Mrs. Bush said she had no trepidation “not really” about commenting on the Middle East, though the nuances and sensitivities of the region have tripped up many an official in recent months.

“It’s so easy to empathize with families in Israel and around the world who literally would be afraid to send their children to the grocery store or the bowling alley” for fear of suicide bombers, the first lady said in the interview.

Asked if she had empathy for the other side in the Israeli-Palestinian dispute, she answered with reflexive bluntness: “Can I empathize with a mother who sends her child out to kill herself and others? No.”

After a beat, she continued to say that both Israelis and Palestinians are dying. “You have to have sympathy for both sides, and all of us in the world need to urge both of them both Palestinians and Israelis try to stop the violence and come to the table,” she said.

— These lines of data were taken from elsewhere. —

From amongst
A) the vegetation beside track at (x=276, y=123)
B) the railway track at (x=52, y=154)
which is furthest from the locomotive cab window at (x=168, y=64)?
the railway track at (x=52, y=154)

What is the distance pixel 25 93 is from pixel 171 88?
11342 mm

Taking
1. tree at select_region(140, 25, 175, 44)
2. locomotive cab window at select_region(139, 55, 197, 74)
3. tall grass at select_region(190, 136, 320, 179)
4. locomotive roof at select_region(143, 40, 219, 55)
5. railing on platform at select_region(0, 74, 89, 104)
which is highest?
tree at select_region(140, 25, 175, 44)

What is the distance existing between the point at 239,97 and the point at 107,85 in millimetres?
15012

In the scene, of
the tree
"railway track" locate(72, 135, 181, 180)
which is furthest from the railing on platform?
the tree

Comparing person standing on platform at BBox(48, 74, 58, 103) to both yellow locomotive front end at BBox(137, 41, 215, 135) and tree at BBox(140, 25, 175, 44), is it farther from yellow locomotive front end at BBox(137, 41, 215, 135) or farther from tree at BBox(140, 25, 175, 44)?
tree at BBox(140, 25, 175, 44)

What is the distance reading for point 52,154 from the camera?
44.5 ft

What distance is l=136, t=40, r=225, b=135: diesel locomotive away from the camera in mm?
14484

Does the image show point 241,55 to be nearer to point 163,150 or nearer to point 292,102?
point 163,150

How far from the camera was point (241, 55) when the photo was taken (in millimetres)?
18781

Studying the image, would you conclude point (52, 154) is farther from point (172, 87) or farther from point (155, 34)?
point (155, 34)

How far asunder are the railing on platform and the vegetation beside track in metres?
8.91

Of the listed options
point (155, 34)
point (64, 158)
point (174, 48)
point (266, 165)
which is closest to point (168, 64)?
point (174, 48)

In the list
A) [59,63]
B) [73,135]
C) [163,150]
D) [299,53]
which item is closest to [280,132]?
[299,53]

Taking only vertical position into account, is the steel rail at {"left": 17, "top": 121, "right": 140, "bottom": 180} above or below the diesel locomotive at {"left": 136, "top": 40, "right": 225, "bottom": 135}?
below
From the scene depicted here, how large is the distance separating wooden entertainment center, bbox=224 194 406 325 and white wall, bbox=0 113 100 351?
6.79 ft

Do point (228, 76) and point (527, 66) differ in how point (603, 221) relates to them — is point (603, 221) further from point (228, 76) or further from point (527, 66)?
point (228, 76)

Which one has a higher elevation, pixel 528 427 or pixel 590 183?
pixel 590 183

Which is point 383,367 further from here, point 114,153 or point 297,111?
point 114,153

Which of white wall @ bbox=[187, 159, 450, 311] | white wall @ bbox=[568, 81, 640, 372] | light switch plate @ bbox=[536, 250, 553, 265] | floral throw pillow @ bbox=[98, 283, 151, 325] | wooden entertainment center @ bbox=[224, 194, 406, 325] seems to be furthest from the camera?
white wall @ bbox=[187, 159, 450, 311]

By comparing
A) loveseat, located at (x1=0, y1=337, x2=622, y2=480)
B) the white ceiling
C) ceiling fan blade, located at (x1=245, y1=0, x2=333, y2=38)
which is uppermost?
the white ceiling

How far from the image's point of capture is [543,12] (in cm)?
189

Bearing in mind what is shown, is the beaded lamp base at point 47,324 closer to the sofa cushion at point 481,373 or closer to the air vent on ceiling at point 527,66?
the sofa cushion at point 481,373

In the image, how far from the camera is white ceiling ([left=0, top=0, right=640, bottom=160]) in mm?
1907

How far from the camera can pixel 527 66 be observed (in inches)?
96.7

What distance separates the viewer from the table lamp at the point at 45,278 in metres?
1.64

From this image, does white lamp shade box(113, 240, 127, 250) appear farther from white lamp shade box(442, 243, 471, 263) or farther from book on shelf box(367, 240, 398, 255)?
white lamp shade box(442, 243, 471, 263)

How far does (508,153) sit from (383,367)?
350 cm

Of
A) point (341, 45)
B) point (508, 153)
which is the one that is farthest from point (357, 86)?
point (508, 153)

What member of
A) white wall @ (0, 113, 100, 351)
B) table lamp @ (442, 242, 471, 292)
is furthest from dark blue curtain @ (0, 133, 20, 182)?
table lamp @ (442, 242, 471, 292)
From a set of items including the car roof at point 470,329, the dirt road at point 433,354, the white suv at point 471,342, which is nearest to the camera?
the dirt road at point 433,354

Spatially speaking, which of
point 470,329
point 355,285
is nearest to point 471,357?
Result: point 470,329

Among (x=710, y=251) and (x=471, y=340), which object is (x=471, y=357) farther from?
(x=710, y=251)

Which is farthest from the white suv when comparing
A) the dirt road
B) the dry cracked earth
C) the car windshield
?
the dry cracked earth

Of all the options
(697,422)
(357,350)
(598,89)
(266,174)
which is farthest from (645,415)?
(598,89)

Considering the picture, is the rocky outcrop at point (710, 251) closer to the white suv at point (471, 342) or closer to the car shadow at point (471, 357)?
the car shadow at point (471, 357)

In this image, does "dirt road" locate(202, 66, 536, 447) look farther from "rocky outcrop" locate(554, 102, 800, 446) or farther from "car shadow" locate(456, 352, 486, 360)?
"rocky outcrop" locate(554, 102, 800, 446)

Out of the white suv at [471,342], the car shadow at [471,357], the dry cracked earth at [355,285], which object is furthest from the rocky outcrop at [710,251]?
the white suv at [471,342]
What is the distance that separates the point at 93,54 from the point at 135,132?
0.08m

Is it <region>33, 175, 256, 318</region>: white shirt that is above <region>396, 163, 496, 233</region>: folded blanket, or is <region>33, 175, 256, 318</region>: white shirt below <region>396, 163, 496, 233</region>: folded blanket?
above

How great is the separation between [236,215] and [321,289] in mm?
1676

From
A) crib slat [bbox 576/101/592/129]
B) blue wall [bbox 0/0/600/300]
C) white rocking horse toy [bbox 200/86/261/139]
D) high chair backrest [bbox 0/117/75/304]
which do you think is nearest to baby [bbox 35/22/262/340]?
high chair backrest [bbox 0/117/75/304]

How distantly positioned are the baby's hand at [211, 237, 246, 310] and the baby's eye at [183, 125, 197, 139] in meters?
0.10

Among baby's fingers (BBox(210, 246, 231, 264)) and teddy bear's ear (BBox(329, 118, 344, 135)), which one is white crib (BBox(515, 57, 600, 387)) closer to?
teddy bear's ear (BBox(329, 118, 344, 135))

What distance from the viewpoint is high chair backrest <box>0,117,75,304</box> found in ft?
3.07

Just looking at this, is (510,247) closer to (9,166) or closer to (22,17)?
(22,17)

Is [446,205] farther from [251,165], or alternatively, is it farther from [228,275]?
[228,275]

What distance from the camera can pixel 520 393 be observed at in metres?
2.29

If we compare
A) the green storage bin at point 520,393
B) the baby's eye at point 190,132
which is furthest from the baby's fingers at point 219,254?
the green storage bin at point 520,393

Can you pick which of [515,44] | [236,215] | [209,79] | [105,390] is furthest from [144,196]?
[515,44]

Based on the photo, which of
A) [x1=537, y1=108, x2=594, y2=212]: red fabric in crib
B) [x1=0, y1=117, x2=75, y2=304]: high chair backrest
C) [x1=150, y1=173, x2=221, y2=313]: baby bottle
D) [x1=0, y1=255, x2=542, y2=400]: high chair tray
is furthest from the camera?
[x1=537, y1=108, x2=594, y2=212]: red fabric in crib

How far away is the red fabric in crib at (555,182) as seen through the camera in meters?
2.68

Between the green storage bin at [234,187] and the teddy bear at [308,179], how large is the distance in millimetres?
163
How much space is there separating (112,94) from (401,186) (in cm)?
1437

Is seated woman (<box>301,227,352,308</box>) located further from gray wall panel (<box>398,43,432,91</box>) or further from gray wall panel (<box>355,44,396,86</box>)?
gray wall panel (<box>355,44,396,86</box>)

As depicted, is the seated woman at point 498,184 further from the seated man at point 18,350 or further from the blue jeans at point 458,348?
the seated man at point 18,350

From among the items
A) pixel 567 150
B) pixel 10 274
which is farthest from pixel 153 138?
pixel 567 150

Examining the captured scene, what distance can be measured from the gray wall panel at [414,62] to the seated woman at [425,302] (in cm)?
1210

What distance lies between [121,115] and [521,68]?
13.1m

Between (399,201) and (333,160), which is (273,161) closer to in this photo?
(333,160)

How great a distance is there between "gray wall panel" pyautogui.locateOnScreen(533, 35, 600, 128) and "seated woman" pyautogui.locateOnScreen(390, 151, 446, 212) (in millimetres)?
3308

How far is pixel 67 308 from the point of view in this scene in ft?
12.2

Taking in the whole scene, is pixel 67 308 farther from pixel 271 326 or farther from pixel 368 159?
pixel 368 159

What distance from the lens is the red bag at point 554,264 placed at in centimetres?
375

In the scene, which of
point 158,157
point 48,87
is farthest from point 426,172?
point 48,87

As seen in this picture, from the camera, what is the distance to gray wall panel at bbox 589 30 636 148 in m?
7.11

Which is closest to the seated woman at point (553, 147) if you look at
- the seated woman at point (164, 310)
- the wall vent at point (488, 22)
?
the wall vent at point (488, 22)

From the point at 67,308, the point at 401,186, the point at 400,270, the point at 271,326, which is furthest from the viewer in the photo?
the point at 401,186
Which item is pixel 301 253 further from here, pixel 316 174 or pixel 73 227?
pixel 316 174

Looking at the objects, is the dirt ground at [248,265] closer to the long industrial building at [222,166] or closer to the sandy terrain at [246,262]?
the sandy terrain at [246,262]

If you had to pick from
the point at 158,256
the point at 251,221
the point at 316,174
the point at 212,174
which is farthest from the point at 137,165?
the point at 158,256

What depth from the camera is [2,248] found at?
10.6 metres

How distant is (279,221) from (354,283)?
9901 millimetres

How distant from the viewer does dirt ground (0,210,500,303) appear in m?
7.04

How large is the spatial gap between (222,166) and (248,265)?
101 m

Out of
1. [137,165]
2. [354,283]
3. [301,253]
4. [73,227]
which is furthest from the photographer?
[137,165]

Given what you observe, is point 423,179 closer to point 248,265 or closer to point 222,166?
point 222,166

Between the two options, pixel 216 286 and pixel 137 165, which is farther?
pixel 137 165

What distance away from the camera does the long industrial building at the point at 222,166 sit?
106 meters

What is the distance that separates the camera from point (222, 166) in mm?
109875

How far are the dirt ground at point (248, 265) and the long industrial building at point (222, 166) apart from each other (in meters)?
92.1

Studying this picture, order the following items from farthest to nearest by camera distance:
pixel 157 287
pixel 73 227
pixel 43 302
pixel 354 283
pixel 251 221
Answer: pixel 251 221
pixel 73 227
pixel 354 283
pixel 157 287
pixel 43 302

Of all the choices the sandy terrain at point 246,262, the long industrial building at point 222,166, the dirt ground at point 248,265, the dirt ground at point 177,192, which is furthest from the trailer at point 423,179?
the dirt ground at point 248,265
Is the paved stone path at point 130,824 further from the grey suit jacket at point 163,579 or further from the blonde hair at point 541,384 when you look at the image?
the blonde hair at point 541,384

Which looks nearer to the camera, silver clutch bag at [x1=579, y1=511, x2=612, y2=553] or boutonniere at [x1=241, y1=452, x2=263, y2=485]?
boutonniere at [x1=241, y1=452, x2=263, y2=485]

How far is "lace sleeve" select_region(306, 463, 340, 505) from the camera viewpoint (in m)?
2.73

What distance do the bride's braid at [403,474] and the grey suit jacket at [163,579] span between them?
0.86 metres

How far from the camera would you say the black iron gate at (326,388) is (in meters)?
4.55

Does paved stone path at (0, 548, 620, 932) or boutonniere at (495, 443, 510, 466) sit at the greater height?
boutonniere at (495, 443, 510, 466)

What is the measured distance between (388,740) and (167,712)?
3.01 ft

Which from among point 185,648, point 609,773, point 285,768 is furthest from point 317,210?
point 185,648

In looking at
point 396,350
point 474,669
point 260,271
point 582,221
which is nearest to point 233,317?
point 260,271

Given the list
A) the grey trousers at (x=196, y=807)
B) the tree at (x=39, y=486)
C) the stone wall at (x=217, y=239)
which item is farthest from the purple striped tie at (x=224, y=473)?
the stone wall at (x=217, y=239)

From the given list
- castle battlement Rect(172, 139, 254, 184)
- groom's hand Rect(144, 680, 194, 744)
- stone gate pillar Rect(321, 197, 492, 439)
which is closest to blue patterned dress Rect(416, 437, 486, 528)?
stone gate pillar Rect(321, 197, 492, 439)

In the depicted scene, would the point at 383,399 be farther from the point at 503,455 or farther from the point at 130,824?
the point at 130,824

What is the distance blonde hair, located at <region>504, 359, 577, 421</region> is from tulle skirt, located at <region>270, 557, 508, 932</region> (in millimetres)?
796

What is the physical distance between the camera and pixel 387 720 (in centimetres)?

Aides said that, like the president, Mrs. Bush was particularly troubled by the March 29 incident outside a Jerusalem supermarket where an 18-year-old Palestinian girl, Ayat Akhras, detonated explosives strapped to her body. Akhras killed herself, 17-year-old Rachel Levy and a security guard and wounded 25 others.

She also decried last week’s bombing of a holiday parade in Kaspiisk, Russia, where 17 of the more than 40 victims were children, and the suicide bombing that killed 11 French engineers and two Pakistanis in Karachi, Pakistan.

In her more muted, formal comments to representatives of the OECD’s 30 member countries, Mrs. Bush offered education as a prescription for the hatred, hopelessness and poverty that she said are root causes of terrorism.

“First and foremost, we must teach all the world’s children to respect human life their own life, and the lives of others,” she said. “With education comes greater self-respect and respect for others. With education comes greater understanding and tolerance.”

Mrs. Bush said she was at a loss to reconcile her thesis about education and terrorism with the fact that several of the Sept. 11 suicide hijackers were university educated, including ringleader Mohammed Atta, who studied for eight years at the Technical University in Hamburg, Germany.

“I don’t think you can explain one individual’s reason for being a terrorist,” she said. “But I think, in general, if citizens are educated in countries around the world, that will help us fight terrorism.”